Texte à lire —
=-=-=

Analyse
19.11.2025
Par
Alexandre Monnin
Né dans les herbes folles des dunes sauvages d’Écosse, le golf n’a pas toujours été synonyme de greens impeccables et de voiturettes de luxe. Alors plutôt que de l’enterrer, on pourrait aussi renouer avec ses origines…

On dit que le golf est né en 1457. Cette année-là, le roi Jacques II d’Écosse interdit deux jeux jugés trop distrayants : le football… et le  « golf » au prétexte qu’ils détournent les hommes de la pratique du tir à l’arc, arme vitale du royaume. C’est la première fois que le mot « golf » apparaît dans les textes – et l’histoire y voit aussitôt une preuve de vie. Sauf que ce « golf » médiéval n’a peut-être rien à voir avec celui qu’on connaît aujourd’hui. Selon plusieurs historiens, le terme désignait en réalité une galaxie de jeux populaires, à mi-chemin entre le hockey, la choule ou le shinty. Pas de green, pas de règles figées : juste des bâtons, des balles, et des gens qui jouent dehors. Un chaos joyeux. Un sport sans costume. À ses origines, le « golf » n’est donc pas une invention des élites, mais un brouhaha de gestes collectifs, bricolés dans les champs, les ruelles. Un jeu de rien. Un jeu de tout le monde.

La choule (Wikimedia Commons)

Le golf “naît” donc sur les dunes écossaises bordant la mer du Nord : les paysages sont pauvres, balayés par le vent, impropres à l’agriculture mais parfaits pour le jeu. Le terrain n’est pas aménagé, il est parsemé de bosses, de flaques. Dans ce paysage, les premiers joueurs de balle acceptent que le parcours change selon les saisons, les intempéries et les troupeaux qui y paissent.  Ils jouent avec les bosses, les touffes, les vaches. Ils n’ajustent pas le monde à leur geste, ils adaptent leur geste au monde.

Puis vint le basculement.

À partir du XIXe siècle, tout swingue : le golf se gentrifie. Il devient un marqueur social des élites britanniques, puis mondiales. Le modèle écossais est exporté, standardisé, rationalisé. Le 18-trous devient la norme. On draine, on rase, on plante. On aplanit, on arrose, on tond, on pulvérise, on irrigue.  Bref, on modèle le paysage au lieu de le jouer. La logique initiale du jeu est renversée : le sport est désormais une « fabrique d’obstacles », comme le dit la chercheuse Agnès Cibiel au sein du collectif Interstices, auteure d’un travail sur le sujet. Les golfs deviennent des machines écologiques complexes et hautement fragiles. Ils sont soutenus à bout de bras par des infrastructures techniques, des financements publics, des concessions territoriales. Ils deviennent, pour reprendre les mots du chercheur José Halloy, des technologies zombies : ils fonctionnent, mais à contre-temps du monde, déconnectés des conditions écologiques qui les rendaient possibles.

=-=-=

Liste des entrées —

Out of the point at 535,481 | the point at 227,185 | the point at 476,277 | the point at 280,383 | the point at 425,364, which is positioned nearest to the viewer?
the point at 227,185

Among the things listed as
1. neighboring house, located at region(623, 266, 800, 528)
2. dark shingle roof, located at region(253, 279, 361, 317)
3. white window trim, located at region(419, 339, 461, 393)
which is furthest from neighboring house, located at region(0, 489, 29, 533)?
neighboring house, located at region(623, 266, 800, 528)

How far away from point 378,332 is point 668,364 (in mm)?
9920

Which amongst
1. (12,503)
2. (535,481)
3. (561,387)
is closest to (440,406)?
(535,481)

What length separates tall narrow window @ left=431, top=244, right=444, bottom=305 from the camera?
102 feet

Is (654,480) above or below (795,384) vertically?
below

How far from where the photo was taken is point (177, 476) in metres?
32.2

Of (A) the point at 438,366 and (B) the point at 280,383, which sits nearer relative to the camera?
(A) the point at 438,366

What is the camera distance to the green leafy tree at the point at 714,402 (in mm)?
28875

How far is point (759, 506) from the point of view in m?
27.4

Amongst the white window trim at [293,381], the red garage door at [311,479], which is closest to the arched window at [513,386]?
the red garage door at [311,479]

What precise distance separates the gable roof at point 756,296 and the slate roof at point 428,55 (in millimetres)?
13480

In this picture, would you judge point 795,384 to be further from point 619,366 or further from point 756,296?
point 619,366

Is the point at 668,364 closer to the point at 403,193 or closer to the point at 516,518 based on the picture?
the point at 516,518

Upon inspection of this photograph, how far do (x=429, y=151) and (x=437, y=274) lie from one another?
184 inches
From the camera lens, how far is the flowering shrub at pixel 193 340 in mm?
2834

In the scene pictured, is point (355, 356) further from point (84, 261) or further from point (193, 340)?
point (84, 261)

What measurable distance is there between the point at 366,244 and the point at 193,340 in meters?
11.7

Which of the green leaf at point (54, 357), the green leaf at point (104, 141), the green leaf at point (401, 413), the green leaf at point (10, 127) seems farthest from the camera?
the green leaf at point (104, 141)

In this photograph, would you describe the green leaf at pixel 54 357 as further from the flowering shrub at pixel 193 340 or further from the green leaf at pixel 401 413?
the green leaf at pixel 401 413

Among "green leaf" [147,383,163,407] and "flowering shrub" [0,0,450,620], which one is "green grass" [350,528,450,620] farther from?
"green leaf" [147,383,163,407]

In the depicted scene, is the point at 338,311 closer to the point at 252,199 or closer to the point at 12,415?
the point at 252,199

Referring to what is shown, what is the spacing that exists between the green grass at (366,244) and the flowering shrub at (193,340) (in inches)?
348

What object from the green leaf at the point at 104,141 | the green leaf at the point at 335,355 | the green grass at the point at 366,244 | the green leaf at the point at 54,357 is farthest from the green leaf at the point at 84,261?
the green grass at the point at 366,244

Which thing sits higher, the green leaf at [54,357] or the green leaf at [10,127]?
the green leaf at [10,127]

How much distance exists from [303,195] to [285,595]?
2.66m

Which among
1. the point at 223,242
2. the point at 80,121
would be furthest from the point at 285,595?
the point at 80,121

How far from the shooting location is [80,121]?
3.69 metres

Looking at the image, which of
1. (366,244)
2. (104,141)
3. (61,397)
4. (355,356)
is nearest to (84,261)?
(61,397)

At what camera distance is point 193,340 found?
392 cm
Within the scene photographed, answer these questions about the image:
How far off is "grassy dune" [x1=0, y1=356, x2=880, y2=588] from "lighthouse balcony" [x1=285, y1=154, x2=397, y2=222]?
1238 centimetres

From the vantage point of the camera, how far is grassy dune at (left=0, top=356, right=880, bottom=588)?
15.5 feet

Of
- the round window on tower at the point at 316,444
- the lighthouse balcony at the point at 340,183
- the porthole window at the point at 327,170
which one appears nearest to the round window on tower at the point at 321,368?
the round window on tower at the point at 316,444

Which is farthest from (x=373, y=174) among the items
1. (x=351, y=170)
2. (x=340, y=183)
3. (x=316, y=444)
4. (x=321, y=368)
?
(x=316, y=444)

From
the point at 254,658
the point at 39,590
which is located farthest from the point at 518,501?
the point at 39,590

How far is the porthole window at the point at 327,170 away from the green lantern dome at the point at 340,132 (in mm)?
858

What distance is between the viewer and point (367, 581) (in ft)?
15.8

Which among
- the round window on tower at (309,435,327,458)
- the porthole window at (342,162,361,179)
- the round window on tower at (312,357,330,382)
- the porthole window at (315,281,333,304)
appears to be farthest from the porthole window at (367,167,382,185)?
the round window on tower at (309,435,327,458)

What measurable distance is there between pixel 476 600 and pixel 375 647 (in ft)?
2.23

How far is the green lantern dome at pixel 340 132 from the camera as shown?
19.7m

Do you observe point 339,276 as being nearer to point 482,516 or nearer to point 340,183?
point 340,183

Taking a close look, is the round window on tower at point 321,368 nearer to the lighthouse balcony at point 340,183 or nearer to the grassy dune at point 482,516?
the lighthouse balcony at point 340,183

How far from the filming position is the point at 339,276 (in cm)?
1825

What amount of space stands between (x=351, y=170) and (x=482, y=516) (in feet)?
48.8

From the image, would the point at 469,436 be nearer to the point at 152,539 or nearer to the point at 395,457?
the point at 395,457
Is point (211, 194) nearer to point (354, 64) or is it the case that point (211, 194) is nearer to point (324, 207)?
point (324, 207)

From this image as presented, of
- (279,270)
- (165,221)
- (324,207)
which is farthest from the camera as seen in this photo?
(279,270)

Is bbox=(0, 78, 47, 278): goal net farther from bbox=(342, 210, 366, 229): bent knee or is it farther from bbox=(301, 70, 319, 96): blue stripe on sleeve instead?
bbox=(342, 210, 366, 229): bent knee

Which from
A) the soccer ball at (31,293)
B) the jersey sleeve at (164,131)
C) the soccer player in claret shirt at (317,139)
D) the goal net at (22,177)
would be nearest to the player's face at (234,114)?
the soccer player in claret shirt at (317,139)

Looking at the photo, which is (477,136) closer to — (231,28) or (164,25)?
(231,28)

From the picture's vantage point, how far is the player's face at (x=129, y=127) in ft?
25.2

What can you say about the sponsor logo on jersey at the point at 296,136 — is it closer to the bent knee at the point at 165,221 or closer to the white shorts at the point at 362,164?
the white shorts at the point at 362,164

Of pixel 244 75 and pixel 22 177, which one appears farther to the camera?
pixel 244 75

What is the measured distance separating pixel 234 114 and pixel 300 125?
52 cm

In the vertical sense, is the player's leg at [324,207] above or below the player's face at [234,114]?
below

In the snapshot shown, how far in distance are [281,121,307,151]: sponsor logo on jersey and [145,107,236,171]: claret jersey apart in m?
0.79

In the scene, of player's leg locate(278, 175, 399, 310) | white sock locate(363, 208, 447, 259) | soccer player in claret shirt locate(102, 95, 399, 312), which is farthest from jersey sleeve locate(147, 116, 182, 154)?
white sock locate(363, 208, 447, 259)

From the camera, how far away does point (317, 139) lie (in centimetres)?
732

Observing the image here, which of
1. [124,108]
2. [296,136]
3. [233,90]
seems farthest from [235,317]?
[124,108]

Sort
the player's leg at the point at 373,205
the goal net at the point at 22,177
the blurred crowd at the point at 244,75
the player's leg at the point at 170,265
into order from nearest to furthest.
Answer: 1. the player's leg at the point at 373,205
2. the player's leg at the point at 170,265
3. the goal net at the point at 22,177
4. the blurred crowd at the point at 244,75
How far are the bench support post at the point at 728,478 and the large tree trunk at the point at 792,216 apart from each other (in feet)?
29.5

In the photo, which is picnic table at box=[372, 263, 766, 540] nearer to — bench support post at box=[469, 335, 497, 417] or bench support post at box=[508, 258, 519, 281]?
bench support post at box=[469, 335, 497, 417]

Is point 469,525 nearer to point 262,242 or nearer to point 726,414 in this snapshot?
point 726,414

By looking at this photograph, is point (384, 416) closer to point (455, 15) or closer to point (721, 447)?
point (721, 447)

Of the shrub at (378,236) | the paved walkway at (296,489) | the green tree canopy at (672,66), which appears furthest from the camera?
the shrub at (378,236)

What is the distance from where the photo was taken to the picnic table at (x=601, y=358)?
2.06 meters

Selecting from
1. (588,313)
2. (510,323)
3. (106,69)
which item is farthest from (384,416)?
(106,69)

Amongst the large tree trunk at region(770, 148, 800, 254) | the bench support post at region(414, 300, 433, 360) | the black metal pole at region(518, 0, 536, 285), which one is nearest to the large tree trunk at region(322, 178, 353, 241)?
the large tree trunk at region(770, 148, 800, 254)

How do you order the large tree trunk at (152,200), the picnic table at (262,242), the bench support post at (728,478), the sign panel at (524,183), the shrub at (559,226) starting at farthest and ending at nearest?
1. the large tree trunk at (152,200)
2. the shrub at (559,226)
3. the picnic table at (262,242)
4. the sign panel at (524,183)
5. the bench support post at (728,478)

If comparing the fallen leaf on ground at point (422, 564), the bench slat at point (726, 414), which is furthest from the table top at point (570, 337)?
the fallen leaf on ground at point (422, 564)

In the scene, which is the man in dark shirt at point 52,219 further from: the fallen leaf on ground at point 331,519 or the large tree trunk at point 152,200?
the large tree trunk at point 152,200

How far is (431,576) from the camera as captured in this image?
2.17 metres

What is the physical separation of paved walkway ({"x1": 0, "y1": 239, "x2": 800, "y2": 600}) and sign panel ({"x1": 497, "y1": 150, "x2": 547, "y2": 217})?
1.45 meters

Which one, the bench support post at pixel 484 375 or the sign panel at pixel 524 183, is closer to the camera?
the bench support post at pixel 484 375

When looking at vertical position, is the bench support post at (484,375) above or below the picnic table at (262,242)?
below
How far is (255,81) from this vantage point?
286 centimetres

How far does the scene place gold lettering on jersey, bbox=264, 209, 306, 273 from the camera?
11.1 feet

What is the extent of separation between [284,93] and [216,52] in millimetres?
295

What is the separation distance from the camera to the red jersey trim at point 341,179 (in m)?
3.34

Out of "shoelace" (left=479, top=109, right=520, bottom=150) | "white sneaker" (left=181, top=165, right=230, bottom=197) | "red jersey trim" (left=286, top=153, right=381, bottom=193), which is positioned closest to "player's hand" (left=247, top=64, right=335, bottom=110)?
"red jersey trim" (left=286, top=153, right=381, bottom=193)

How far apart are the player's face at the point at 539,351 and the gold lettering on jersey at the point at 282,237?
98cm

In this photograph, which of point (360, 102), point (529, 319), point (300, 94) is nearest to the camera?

=-=-=

Consigne —
Recopiez, s'il vous plaît, le passage du texte sur les origines du golf allant de « La choule (Wikimedia » jusqu'à « vint le basculement. » inclus, en substituant « mares » à « flaques ».

Réponse ci-dessous —
La choule (Wikimedia Commons)

Le golf “naît” donc sur les dunes écossaises bordant la mer du Nord : les paysages sont pauvres, balayés par le vent, impropres à l’agriculture mais parfaits pour le jeu. Le terrain n’est pas aménagé, il est parsemé de bosses, de mares. Dans ce paysage, les premiers joueurs de balle acceptent que le parcours change selon les saisons, les intempéries et les troupeaux qui y paissent.  Ils jouent avec les bosses, les touffes, les vaches. Ils n’ajustent pas le monde à leur geste, ils adaptent leur geste au monde.

Puis vint le basculement.